What is asked » Find the line containing "In the scene, of", then print it and each following line through the end of the records, exactly and with nothing added; leave out any pictures.

Given information »
## begin
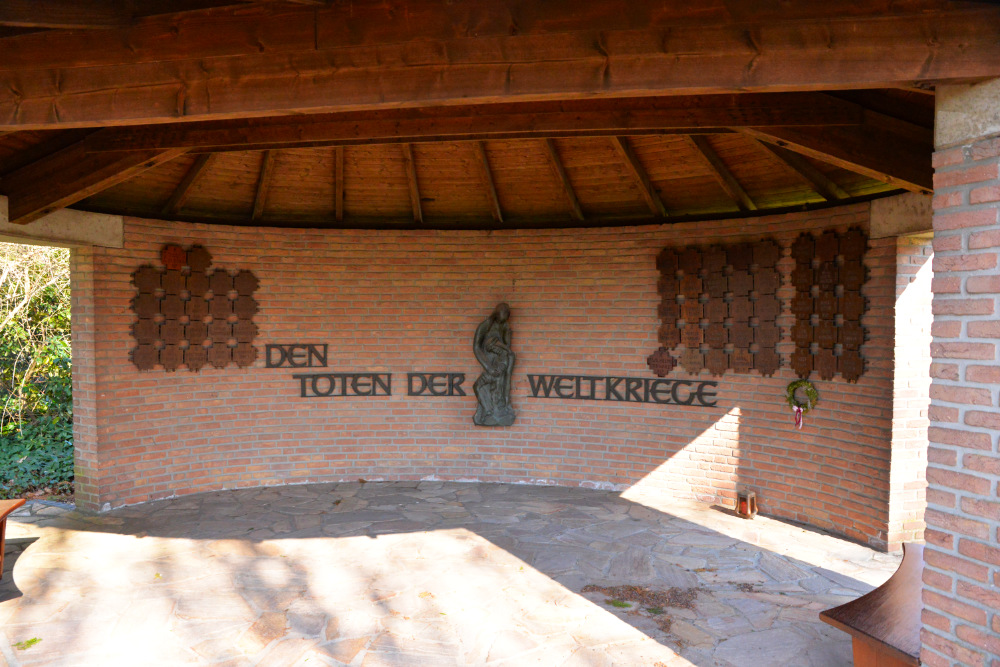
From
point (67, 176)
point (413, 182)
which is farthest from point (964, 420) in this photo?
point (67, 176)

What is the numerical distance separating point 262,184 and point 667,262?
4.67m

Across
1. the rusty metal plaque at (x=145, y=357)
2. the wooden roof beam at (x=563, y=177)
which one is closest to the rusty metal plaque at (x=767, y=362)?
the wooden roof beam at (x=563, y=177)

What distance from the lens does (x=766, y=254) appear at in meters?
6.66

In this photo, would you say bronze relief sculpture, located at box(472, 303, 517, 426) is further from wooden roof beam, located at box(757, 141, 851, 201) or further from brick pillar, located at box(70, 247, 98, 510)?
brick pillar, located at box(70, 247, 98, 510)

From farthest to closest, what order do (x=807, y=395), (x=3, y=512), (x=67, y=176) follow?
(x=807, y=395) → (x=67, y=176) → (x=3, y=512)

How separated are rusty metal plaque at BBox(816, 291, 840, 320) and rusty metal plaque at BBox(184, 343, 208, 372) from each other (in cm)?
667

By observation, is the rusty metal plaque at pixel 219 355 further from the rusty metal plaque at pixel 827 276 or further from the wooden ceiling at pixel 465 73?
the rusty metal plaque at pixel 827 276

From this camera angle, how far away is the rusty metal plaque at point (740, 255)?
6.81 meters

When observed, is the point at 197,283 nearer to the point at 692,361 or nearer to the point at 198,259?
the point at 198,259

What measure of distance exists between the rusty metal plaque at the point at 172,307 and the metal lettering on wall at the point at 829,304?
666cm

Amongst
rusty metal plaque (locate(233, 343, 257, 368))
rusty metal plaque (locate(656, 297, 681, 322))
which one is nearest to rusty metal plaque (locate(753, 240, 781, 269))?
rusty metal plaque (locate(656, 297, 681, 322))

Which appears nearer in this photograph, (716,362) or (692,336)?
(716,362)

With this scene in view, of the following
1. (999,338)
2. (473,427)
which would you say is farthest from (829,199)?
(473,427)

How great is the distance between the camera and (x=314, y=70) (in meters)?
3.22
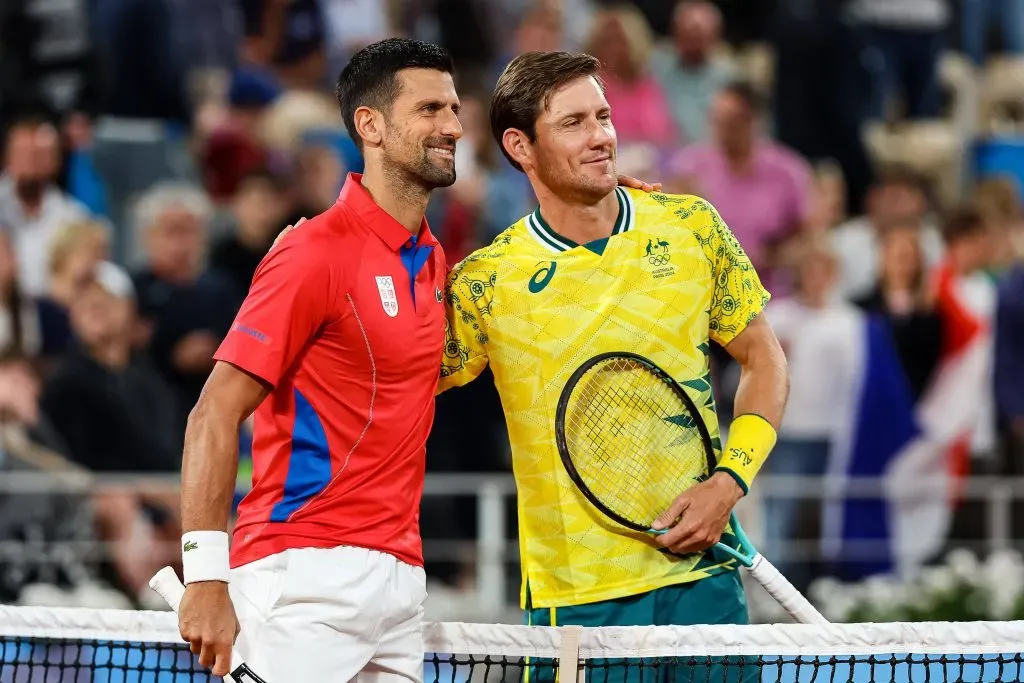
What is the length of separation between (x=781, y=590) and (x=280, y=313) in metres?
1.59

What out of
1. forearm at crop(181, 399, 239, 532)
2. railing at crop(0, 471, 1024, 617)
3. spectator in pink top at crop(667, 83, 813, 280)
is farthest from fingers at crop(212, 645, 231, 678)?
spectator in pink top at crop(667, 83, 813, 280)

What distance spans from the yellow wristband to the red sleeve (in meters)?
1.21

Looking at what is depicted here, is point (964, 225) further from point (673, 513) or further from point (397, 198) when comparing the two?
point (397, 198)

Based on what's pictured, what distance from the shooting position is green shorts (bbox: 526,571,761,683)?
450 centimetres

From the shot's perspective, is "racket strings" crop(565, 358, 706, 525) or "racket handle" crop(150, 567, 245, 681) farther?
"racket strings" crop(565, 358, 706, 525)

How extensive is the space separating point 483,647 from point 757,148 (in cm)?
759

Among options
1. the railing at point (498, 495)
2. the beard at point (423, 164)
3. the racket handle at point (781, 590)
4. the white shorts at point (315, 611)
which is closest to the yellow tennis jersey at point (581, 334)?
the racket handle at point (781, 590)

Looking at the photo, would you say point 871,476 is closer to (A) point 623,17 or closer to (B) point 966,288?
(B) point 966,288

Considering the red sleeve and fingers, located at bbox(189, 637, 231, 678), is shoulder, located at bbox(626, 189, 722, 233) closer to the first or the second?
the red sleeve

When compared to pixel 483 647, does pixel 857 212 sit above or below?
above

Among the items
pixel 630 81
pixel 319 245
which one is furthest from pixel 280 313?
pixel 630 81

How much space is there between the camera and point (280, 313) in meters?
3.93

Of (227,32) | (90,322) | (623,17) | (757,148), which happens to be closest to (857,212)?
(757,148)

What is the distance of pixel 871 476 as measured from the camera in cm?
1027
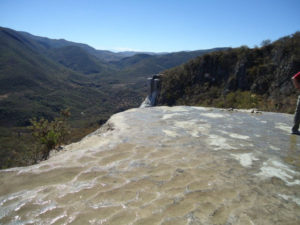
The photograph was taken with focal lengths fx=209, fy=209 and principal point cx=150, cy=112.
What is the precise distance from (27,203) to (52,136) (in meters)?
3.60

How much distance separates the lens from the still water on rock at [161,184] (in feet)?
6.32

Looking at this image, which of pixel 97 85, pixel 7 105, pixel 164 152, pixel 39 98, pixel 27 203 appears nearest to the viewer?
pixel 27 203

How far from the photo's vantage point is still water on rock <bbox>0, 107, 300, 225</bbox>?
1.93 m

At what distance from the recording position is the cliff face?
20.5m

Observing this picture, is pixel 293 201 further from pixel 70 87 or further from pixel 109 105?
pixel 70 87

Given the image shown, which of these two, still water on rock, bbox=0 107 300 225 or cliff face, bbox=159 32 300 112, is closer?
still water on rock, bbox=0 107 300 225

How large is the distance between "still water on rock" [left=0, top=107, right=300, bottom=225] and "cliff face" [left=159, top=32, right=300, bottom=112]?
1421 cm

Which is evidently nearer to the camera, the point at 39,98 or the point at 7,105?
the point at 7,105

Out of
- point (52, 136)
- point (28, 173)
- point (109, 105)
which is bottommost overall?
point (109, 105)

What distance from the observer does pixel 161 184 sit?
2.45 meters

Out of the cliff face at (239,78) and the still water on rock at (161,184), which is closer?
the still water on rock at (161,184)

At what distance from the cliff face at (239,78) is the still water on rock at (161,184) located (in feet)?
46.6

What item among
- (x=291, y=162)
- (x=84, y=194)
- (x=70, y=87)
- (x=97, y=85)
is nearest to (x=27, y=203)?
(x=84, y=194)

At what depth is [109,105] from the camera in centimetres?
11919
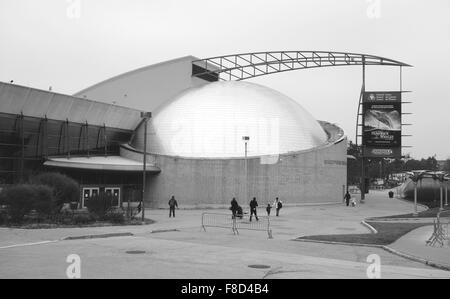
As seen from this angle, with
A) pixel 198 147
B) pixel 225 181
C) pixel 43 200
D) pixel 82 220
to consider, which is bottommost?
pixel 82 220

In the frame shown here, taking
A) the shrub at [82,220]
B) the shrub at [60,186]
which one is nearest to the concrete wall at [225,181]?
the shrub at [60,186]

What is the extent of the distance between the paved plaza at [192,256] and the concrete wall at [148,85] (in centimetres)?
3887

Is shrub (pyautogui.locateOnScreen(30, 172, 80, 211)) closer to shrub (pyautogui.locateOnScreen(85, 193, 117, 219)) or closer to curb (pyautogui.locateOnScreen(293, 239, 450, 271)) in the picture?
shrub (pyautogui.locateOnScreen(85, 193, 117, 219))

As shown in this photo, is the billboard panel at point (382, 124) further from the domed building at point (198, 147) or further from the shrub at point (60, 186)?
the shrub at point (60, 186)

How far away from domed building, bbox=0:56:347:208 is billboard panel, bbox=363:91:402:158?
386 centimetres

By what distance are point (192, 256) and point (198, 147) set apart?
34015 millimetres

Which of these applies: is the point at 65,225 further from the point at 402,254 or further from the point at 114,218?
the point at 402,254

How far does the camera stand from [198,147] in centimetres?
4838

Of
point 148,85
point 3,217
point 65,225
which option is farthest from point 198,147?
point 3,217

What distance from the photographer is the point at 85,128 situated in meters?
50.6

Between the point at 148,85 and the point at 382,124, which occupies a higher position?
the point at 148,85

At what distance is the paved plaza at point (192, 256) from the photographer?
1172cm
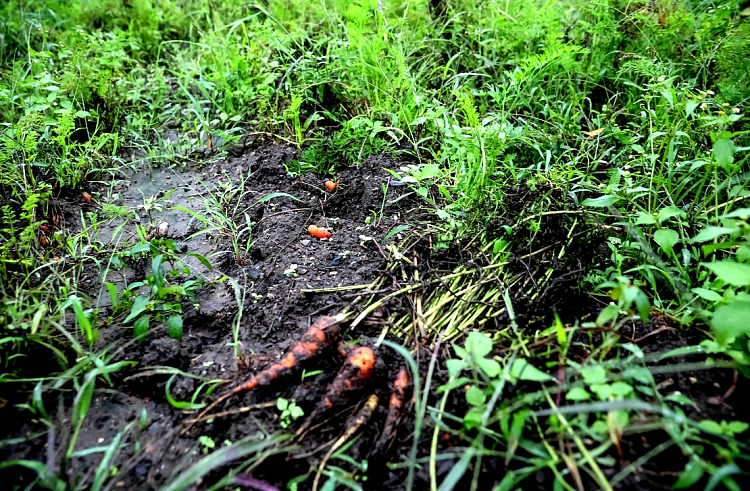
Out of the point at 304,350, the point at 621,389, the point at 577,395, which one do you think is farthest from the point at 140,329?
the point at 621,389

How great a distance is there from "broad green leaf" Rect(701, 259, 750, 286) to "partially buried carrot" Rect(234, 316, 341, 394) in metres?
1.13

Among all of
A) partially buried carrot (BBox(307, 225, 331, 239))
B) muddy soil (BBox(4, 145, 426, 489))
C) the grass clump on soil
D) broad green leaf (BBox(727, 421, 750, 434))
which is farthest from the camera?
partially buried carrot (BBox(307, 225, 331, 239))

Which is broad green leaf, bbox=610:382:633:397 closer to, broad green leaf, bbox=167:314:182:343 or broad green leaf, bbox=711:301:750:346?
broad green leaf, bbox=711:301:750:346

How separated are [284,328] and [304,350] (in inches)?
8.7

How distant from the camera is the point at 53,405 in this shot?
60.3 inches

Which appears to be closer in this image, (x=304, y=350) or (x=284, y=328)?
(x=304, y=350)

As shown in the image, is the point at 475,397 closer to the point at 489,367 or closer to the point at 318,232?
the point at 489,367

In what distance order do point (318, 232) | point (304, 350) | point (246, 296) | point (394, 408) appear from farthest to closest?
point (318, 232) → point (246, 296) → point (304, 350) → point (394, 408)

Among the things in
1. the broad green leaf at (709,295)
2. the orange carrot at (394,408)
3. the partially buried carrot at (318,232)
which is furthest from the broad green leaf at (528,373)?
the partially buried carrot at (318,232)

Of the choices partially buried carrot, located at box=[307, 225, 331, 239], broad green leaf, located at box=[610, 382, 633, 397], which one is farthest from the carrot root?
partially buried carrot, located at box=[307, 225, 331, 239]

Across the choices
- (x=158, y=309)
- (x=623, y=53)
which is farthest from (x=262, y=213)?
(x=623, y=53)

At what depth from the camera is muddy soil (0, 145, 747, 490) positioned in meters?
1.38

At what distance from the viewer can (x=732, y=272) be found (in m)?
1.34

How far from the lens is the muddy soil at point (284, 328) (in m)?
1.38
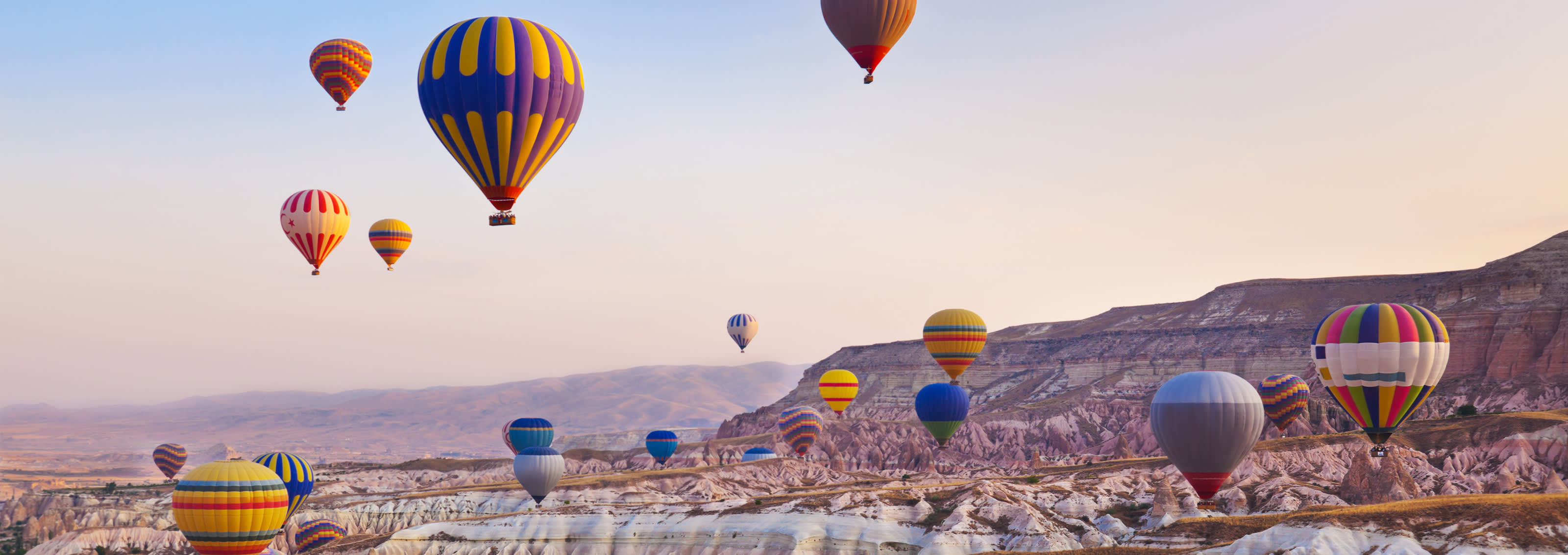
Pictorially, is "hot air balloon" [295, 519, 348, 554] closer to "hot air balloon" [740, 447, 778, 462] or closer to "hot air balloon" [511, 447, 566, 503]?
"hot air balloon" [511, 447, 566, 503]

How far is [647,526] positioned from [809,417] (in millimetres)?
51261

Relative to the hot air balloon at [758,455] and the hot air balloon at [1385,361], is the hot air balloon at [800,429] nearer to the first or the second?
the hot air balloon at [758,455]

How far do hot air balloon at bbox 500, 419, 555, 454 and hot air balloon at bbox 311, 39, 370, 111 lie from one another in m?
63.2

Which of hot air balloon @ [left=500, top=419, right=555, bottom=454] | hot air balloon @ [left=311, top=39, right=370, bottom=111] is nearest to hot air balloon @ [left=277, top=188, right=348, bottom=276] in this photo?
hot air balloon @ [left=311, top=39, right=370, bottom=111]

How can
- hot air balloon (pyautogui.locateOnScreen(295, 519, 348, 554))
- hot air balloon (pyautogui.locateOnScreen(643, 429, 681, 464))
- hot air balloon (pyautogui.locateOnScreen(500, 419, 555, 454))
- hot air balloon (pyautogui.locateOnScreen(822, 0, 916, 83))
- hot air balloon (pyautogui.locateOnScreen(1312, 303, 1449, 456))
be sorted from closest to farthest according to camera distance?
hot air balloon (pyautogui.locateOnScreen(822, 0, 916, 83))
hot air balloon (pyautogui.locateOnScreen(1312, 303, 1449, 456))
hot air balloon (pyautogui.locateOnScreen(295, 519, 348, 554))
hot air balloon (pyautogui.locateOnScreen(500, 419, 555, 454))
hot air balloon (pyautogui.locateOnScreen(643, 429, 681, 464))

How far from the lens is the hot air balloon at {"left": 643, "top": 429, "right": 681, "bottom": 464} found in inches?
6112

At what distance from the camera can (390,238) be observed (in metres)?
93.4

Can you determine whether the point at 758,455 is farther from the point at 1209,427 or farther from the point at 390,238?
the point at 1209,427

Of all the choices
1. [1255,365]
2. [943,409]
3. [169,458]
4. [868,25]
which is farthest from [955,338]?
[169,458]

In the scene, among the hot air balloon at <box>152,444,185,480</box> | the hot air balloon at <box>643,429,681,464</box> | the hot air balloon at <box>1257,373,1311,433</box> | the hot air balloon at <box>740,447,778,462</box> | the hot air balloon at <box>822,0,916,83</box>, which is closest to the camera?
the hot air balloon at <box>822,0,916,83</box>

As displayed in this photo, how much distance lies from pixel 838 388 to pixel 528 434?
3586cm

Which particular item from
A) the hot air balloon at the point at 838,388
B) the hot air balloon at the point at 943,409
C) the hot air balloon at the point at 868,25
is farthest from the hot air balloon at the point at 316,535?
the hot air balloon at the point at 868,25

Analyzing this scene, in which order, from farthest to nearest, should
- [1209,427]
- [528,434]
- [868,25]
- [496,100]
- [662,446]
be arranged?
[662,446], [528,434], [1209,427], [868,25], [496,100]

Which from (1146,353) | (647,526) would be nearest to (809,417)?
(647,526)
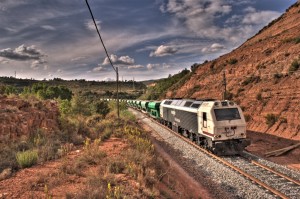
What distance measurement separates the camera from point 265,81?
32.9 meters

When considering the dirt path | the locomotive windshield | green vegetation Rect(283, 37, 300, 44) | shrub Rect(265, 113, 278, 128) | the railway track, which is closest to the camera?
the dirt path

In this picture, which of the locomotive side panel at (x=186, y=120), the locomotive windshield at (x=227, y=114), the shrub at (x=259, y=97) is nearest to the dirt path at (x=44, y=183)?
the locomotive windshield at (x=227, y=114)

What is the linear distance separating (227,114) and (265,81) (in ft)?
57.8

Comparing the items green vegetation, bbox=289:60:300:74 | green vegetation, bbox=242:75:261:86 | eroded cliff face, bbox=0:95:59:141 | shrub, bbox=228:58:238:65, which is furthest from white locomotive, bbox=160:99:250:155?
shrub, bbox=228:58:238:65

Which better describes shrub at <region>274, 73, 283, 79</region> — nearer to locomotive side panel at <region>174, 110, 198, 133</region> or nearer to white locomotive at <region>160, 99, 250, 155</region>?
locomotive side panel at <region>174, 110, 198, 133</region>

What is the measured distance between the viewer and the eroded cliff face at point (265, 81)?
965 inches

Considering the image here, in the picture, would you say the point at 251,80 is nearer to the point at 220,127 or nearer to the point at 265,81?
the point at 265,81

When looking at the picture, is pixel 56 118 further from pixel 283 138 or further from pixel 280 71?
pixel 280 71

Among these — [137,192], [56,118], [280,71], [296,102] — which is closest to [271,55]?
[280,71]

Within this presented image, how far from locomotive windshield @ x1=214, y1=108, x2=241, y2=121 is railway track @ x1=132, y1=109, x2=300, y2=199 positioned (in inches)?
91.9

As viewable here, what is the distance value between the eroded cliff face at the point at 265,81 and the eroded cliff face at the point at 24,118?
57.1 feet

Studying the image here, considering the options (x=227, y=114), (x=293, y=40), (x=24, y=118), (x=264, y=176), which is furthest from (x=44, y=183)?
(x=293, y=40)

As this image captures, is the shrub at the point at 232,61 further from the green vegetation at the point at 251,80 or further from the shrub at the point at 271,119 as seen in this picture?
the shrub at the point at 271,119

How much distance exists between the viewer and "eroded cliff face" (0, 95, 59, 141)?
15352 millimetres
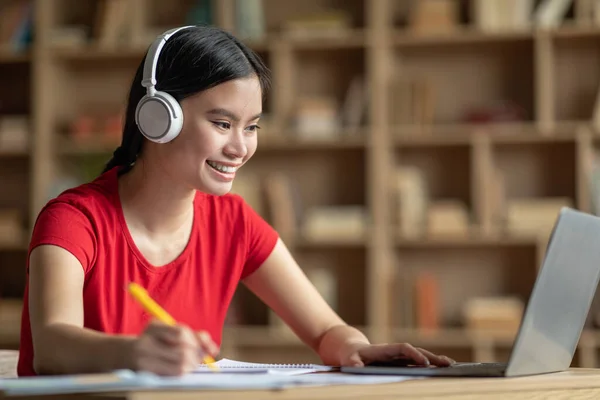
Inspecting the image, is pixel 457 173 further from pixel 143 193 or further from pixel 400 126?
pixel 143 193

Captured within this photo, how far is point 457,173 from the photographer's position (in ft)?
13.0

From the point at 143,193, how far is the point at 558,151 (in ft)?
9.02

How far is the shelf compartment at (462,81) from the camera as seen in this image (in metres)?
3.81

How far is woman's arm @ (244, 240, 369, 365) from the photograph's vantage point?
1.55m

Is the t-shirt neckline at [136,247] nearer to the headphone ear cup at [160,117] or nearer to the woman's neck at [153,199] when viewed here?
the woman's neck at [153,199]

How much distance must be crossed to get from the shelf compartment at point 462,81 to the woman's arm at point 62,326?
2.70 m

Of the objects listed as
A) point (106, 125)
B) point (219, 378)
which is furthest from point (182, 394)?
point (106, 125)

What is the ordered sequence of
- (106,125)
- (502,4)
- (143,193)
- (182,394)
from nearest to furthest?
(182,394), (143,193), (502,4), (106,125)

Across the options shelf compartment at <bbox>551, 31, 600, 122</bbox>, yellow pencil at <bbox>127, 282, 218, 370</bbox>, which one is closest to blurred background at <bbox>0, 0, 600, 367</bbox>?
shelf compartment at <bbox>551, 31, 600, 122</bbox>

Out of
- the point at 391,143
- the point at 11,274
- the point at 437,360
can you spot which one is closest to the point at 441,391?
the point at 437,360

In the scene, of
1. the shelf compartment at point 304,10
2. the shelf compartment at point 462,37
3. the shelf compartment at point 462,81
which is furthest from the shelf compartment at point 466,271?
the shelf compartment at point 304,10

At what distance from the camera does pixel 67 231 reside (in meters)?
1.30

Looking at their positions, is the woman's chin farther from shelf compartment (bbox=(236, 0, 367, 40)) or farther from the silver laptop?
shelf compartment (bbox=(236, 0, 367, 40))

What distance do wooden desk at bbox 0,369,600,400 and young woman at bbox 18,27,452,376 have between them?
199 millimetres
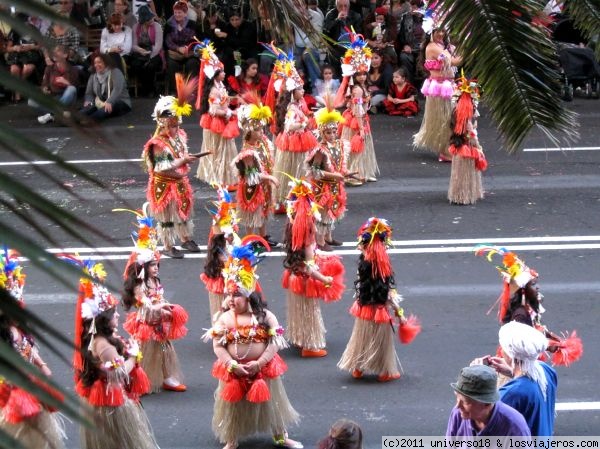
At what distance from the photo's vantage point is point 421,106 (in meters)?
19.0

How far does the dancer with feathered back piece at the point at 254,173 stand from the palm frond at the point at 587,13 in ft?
## end
Exercise solution »
In the scene, of
1. the shelf compartment at point 304,10
2. the shelf compartment at point 462,37
3. the shelf compartment at point 462,81
which is furthest from the shelf compartment at point 466,271?
the shelf compartment at point 304,10

At what distance from the camera does pixel 67 231 reside (in meters)?
1.30

Looking at their positions, is the woman's chin farther from shelf compartment (bbox=(236, 0, 367, 40)) or farther from the silver laptop?
shelf compartment (bbox=(236, 0, 367, 40))

What distance do wooden desk at bbox 0,369,600,400 and young woman at bbox 18,27,452,376 have between them?
199 millimetres
At what distance from the photo's vantage point is point 421,106 (in meters)?
19.0

How far does the dancer with feathered back piece at the point at 254,173 stand from the palm frond at the point at 587,13 in ft?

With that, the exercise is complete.